Задания:
[a] Верни дословно часть фрагмента документа, начиная со слов «Она задала ему» и заканчивая словами «было в громкости.».
[b] Когда, согласно фрагменту документа, китайские власти запретили уйгурский язык в школах?

Фрагмент документа:

- - - -

Автор: Абдулхаким Идрис
Впервые Гулниса заметила, что что-то изменилось, но не в лице или теле своего сына. Изменение было в паузе, настолько небольшой, что её можно было и не заметить, если не быть внимательным.
Она задала ему простой вопрос на уйгурском языке, такой вопрос, который задают ребенку, не задумываясь: «Ты поел? Ты устал?» Он посмотрел на нее, затем опустил взгляд, как будто ища что-то на полу. Когда он ответил, слова прозвучали на китайском языке. Предложение было правильным. Тон был вежливым. Но язык был не его, не тот язык, на котором с самого его рождения звучали колыбельные, отчитывания и семейные шутки.
Гулниса повторила вопрос на уйгурском, на этот раз медленнее. Выражение лица сына стало напряженным: сначала он был сбит с толку, потом смутился, но быстро оправился. Он снова ответил по-китайски, немного громче, как будто дело было в громкости.
Позже, когда она рассказала этот момент подруге, она не использовала политическую лексику. Она не говорила об ассимиляции или принуждении. Она сказала что-то более интимное и более печальное: «Мне показалось, что он отдалился. Он стал иностранцем, хотя сидел прямо передо мной».
Некоторые уйгуры описывали похожие моменты. Те, кто посещал уйгурский регион в последние месяцы, рассказывали мне, что встречали детей, которые говорили только на мандаринском диалекте и с трудом общались с членами семьи, которые не знали этого языка. Эта картина отражает основную озабоченность, высказываемую многими исследователями и правозащитными организациями: поколение уйгурских детей растет в условиях, когда китайский язык является единственным языком, на котором им разрешается говорить.
В сентябре 2017 года китайские власти запретили уйгурский язык в школах. С тех пор уйгурские, казахские и другие тюркские дети лишились доступа к образованию на своих родных языках. Учебники и учебные материалы на уйгурском языке были уничтожены. Многие уйгурские учителя были заключены в концентрационные лагеря, а других заставили преподавать уйгурским детям исключительно на китайском языке.

- - - -

Предоставленные материалы:
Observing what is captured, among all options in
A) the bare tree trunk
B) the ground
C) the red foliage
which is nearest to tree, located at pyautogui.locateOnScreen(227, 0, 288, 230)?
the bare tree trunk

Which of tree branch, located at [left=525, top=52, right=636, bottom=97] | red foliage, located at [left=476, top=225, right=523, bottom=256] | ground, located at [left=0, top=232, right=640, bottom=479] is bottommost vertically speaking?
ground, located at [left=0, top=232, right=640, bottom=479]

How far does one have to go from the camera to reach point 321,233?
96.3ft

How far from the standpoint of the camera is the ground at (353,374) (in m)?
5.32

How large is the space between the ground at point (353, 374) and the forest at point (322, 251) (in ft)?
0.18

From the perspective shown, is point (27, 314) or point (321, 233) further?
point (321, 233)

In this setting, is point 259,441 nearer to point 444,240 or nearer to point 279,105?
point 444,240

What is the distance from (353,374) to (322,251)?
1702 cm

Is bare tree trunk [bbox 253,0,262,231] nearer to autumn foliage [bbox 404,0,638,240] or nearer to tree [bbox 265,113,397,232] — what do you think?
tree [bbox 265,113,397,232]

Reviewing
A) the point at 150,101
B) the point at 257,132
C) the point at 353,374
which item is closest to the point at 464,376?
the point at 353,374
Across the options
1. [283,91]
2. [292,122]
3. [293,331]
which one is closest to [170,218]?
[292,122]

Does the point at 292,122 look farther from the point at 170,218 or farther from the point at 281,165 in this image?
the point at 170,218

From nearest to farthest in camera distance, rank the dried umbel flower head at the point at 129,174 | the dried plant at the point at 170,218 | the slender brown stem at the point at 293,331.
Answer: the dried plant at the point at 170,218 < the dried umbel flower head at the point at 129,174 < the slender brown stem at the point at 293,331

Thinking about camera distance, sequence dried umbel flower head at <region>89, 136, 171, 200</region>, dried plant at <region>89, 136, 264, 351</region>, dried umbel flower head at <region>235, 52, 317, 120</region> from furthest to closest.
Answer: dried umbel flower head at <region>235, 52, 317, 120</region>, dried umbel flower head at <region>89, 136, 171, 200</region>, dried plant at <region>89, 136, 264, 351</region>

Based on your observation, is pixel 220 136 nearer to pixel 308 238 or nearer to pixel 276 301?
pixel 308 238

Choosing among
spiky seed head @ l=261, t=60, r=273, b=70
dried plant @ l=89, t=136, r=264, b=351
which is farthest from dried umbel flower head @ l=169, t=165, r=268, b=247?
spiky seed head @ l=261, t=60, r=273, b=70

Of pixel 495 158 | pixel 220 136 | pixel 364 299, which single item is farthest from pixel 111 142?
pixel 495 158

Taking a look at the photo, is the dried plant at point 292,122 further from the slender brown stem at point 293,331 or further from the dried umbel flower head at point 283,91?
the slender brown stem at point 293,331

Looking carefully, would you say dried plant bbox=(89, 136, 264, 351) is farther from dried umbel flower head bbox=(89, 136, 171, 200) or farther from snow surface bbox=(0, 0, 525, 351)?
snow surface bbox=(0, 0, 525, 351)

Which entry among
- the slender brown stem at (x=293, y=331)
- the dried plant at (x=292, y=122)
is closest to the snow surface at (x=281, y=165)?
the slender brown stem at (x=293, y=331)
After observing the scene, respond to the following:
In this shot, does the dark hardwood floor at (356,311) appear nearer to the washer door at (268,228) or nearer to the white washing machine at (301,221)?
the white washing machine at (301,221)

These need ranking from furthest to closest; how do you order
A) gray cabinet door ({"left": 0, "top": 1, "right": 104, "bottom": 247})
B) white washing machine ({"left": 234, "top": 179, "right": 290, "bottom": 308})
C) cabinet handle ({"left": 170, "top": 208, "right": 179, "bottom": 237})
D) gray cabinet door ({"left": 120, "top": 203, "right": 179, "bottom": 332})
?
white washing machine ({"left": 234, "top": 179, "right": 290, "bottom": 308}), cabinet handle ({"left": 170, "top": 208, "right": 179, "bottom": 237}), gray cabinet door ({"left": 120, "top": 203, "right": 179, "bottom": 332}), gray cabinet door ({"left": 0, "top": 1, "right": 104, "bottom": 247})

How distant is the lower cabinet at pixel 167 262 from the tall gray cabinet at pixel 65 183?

- - - -

Ответы по заданиям:
[a]
Она задала ему простой вопрос на уйгурском языке, такой вопрос, который задают ребенку, не задумываясь: «Ты поел? Ты устал?» Он посмотрел на нее, затем опустил взгляд, как будто ища что-то на полу. Когда он ответил, слова прозвучали на китайском языке. Предложение было правильным. Тон был вежливым. Но язык был не его, не тот язык, на котором с самого его рождения звучали колыбельные, отчитывания и семейные шутки.
Гулниса повторила вопрос на уйгурском, на этот раз медленнее. Выражение лица сына стало напряженным: сначала он был сбит с толку, потом смутился, но быстро оправился. Он снова ответил по-китайски, немного громче, как будто дело было в громкости.

[b] В сентябре 2017 года.